Абстрактный человек | страница 97
Когда он произнес эти слова, он вспомнил множество памятников, белых и неживых, тоскливых и строгих. Причем тут памятники? Причем?
Памятники.
Лики…
Лица.
Да. Лица!
Ах, лица!
Лицо.
Его лицо.
Ее лицо.
Лицо той фигуры!
Шапка.
Шинель.
Шарф. Черный. Глаза. Как уголья. Самосжигающиеся глаза.
Такие глаза бывают у раскольников.
Петров.
Он говорил.
Что?
Убьют?!
Убили. Уже убили. Меня ведь уже больше нет.
Конечно, нет.
Есть кто-то другой.
И этот другой — Я.
Вот это уже ужас.
— Вы меня убили, — сказал он вслух.
— Что, что с вами, Владимир Глебович, — шептал в трубке голос Иванова, — успокойтесь, прошу вас, мы тотчас за вами прибудем, только успокойтесь, вы, по всей видимости, нездоровы, немного нездоровы, это от перегрузки, он необычайной перегрузки.
— Какая перегрузка, о чем ты говоришь, ты говоришь, ты произносишь слова, а сам не понимаешь, что ты говоришь, какая перегрузка, когда мир другой становится, прямо на моих глазах, он плывет, он колышется, а ты мне о перегрузке. Ты понимаешь, что во мне что-то растет, ты понимаешь, что это не шутка, что нельзя так шутить, что это есть на самом деле, что в глубине меня нечто растет. Ясно?

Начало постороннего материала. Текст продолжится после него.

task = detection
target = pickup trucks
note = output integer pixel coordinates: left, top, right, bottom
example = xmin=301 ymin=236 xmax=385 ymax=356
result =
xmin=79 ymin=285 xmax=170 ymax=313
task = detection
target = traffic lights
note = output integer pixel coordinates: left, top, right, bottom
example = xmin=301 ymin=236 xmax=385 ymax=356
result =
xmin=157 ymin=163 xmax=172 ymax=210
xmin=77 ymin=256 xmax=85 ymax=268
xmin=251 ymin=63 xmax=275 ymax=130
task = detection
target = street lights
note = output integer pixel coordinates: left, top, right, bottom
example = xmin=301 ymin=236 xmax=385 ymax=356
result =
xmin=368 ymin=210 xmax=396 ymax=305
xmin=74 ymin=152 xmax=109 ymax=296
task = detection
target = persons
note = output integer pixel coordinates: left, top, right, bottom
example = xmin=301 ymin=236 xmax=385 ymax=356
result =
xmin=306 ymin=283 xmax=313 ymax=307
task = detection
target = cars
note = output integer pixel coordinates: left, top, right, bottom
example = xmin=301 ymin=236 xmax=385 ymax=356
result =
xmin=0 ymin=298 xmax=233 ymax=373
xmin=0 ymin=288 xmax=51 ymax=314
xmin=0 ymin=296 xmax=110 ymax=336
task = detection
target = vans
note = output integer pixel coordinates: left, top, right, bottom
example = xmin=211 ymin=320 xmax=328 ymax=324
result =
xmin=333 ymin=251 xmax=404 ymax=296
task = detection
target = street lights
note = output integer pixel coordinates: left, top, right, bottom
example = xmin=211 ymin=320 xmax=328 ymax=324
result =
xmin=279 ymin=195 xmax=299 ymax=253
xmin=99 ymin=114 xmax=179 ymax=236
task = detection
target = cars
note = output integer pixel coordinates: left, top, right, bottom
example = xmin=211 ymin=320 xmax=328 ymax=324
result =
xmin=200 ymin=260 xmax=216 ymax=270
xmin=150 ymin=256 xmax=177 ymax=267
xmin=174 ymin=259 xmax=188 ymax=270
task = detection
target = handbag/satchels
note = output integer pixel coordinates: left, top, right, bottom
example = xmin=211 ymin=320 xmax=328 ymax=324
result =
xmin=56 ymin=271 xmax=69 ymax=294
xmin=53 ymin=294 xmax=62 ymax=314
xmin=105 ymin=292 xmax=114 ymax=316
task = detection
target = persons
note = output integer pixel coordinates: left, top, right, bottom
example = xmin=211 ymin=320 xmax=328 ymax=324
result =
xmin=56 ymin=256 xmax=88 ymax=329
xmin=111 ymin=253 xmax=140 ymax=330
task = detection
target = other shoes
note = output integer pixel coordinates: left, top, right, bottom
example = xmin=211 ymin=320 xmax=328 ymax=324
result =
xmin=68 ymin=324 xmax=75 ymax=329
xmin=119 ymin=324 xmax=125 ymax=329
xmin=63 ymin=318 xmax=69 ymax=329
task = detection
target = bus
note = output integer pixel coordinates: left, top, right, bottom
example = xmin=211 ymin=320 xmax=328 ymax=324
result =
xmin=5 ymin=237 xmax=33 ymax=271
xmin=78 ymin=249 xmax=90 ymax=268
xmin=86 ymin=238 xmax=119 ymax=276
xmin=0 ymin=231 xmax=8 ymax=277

— Ах, вот оно что, так это же прекрасно, Владимир Глебович, это по-настоящему прекрасно, вы только не пугайтесь, вы где, ах, в автомате. На Кировской, у бульвара, у самого бульвара, в том автомате, что у метро, через минуту, одну минуту будет машина.
В трубке загудело.
Майков медленно вышел из будки. Моросил дождь со снегом. Весна опустилась на город с дождем, как покрывало, сотканное из тончайшего слоя водяной пыли и прекрасных снежинок. Оно покрыло дома, и те полурастворились в сером водяном небе. Город расплылся, разъехался, и на месте этого огромного, разделенного на кварталы, в которых как огромные каменные сосульки подымались дома, города Владимир Глебович увидел уже иной город. Не было сомнения, что это была та же Москва, но также не было сомнения, что она неуловимо изменилась, огромные формы ее чуть разъехались, как если бы смотреть на нее сквозь неровное стекло, дома изогнулись, и свет из их окон не летел уже прямо, как ему положено, а словно извивался в пространстве. Да и само коварное пространство, если так, конечно, можно объяснить происшедшую перемену, покривилось, разъехалось, и на месте своего разрыва, который пронизал и всего Майкова, оставило все тот же чуть заметный страх, маленький, то растущий до ужаса, то стихающий, будто его и не бывало. Майков не мог отвязаться от ощущения, что присутствует при каком-то огромном процессе перемены всего мира кругом. Он как завороженный стоял, вслушиваясь в происходившее в нем.